Construction started from west to east, in the lateral direction. The northwestern sector was started in 1613 & continued till 1625, whereas, construction in the southern sector was started slowly in 1664 due to an economic depression. The eastern part, covering the area between the ‘IJ Bay’ & the ‘Amstel River’, was left deserted & in subsequent centuries, the land was used mostly for the Botanical garden, theatres, old age homes, public facilities & for waterways, without much planning.
IMPORTANT CANALS IN THE CANAL BELT
Inward to outward, the canals are located as follows:
Singel: The innermost canal ‘Singel’, encircled the medieval city of ‘Amsterdam’ & served as a moat around the city between 1480 & 1585. This canal should not be confused with the outermost canal ‘Singelgracht’. ‘Singel’ runs from the IJ Bay, near ‘Central Station’ to the ‘Munteplenin Square’, where it flows into the Amstel River.
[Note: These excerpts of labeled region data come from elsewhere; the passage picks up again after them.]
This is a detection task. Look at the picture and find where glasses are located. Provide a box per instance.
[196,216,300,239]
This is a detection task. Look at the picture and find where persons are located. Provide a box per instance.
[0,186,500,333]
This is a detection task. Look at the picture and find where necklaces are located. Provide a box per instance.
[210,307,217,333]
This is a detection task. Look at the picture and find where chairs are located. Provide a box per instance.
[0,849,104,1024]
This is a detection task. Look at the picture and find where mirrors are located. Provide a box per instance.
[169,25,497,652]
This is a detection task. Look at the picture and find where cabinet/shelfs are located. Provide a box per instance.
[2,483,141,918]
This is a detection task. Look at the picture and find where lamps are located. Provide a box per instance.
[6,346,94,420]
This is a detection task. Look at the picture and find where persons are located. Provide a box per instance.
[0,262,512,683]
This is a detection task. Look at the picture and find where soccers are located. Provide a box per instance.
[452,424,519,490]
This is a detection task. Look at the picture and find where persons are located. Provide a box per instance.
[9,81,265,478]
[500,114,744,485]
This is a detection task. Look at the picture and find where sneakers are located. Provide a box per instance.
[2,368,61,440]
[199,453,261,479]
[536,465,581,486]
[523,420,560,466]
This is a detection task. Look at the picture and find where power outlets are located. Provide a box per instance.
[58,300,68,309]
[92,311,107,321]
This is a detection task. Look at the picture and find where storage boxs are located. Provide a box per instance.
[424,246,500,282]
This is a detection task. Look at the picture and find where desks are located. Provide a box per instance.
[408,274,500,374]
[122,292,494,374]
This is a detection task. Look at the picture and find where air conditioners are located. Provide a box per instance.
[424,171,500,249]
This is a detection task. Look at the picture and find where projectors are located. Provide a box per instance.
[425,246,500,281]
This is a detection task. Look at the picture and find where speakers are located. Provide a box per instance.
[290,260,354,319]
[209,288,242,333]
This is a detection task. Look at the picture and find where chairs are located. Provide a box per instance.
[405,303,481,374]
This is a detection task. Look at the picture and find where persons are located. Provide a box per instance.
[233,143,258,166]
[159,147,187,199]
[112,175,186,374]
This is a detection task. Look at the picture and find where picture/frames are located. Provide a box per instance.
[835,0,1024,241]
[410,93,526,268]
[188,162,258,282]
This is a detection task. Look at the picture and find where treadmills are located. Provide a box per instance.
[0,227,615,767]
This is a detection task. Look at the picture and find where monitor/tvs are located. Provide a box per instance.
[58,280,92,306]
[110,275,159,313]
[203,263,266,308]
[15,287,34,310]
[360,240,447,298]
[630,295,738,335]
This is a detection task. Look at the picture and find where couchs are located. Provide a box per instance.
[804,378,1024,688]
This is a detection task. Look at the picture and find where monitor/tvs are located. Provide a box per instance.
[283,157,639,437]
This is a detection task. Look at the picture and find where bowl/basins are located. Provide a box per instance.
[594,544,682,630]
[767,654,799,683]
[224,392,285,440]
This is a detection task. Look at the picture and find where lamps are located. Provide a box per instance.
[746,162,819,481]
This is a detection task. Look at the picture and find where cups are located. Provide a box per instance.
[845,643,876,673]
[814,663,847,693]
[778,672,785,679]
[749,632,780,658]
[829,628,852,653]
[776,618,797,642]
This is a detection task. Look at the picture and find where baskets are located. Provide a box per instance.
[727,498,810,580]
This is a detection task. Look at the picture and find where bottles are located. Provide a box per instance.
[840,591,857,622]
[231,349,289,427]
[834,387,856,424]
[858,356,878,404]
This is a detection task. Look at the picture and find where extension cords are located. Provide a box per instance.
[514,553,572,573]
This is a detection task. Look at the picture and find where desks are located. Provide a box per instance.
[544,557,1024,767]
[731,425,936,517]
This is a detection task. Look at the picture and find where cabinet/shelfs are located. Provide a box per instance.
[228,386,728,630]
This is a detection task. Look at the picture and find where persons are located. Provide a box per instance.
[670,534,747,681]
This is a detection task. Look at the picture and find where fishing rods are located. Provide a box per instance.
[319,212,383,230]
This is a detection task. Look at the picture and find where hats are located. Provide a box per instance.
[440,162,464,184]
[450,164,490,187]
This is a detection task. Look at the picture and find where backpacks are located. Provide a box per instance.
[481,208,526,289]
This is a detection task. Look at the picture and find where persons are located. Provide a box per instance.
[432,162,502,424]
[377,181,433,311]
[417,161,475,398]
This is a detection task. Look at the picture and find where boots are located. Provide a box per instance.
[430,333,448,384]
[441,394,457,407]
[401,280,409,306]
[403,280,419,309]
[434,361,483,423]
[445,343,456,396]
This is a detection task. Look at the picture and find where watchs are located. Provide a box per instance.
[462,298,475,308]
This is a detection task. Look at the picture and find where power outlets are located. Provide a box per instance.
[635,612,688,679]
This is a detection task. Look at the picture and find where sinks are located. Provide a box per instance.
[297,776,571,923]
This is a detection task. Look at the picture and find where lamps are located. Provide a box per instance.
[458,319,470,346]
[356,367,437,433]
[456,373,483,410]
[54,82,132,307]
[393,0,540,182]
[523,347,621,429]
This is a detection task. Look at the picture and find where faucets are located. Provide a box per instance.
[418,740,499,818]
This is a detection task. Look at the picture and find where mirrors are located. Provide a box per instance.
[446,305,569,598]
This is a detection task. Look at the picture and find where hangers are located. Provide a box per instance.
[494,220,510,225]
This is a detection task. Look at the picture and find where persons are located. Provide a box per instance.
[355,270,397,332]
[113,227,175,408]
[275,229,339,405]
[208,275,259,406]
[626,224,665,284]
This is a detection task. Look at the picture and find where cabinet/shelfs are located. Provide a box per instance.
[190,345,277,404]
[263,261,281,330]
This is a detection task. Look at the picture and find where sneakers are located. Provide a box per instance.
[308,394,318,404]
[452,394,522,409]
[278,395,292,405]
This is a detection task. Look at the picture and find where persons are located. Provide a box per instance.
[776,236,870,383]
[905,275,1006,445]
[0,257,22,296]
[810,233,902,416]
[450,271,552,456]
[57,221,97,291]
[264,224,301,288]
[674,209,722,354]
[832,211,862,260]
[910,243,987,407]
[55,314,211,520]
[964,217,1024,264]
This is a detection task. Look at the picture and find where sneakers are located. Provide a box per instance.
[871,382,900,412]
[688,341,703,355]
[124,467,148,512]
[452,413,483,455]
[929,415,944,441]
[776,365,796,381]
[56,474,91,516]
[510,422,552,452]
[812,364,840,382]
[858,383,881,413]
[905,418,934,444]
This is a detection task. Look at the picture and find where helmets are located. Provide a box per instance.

Herengrcht: The ‘Herengracht’ which means the ‘Lord’s or the Patrician’s Canal’, was named after the Heren Regeerdes who governed the city during 16th & the 17th century. It was the first & the most elegant of the three major canals of ‘Amsterdam’.
Keizersgracht: The ‘Emperor’s Canal’ or the ‘Keizersgracht’, was the second & the widest of the pack & was named after Maximilian I, Holy Roman Emperor.
Prinsengracht: It is the last & the lengthiest of the main canals in the city & was named after the Prince of Orange. The canal is flanked by the gabled houses from the Dutch Golden Era & the bridges built over it connects with streets in the ‘Jordaan’!
THE MOST POPULAR ATTRACTIONS:
Het Grachtenhuis: It is the ‘Museum of the Canals’ that enlightens details of the ‘Canal Ring’ & its development over the centuries.
Anne Frank’s House: The house where the Jewish teenager girl ‘Anne Frank’ wrote her world famous diary while hiding with her family from the Nazi carnage. The house is very much popular among the visitors & it often gets flocked by the hordes of the tourists.
The Canal Tours: Canal Cruises are the most loved attractions of ‘Amsterdam’. Number of operators provide cruises from different departure points throughout the city, providing valuable insights of the city’s most remarkable spots. A variety of tour packages are available ranging from an hour-long trip to all-day experience including a romantic candlelight dinner cruise.
Festivities on the water: The canals host multitudes of events on or alongside the water. The end of ‘April’ marks the celebration of the ‘King’s Day’ wherein, the canals gets packed with the floating party-revelers. The annual ‘Gay Pride Parade’ highlights the month of ‘August’ featuring the canal parade of decorated barges amidst thumping music & lots of revelry! The ‘Grachtenfestival’ (Canal Festival) is also famous for its unending fun & gaiety.
SIGNIFICANCE OF THE AMSTERDAM’S CANAL RING:
The iconic canal network provides stunning backdrop for several cultural as well as sporting events held in the city throughout the year. UNESCO has also recognized the historical significance of this exemplary town planning system, which served as the role model throughout the world until the 19th century & included the ‘Canal Ring’ area, including the major canals- the ‘Prinsengracht’, ‘Keizersgracht’, ‘Herengracht’ & ‘Jordaan’, in the list of the ‘World Heritage Sites’ in 2010. This world-renowned ‘Canal District’ marked its 400-year anniversary recently in the year 2013.
Nowadays, the historic ‘Canal District’ forms the thumping heart of the elegant city of ‘Amsterdam’. Special Canal District hotels, restaurants & museums testify the glory & the vibrance that have been persistent in the city since past 400 years of Amsterdam’s history. This city of Tulips & windmills, which is popularly known as the ‘Venice of the North’ is worth visiting at least once in the lifetime!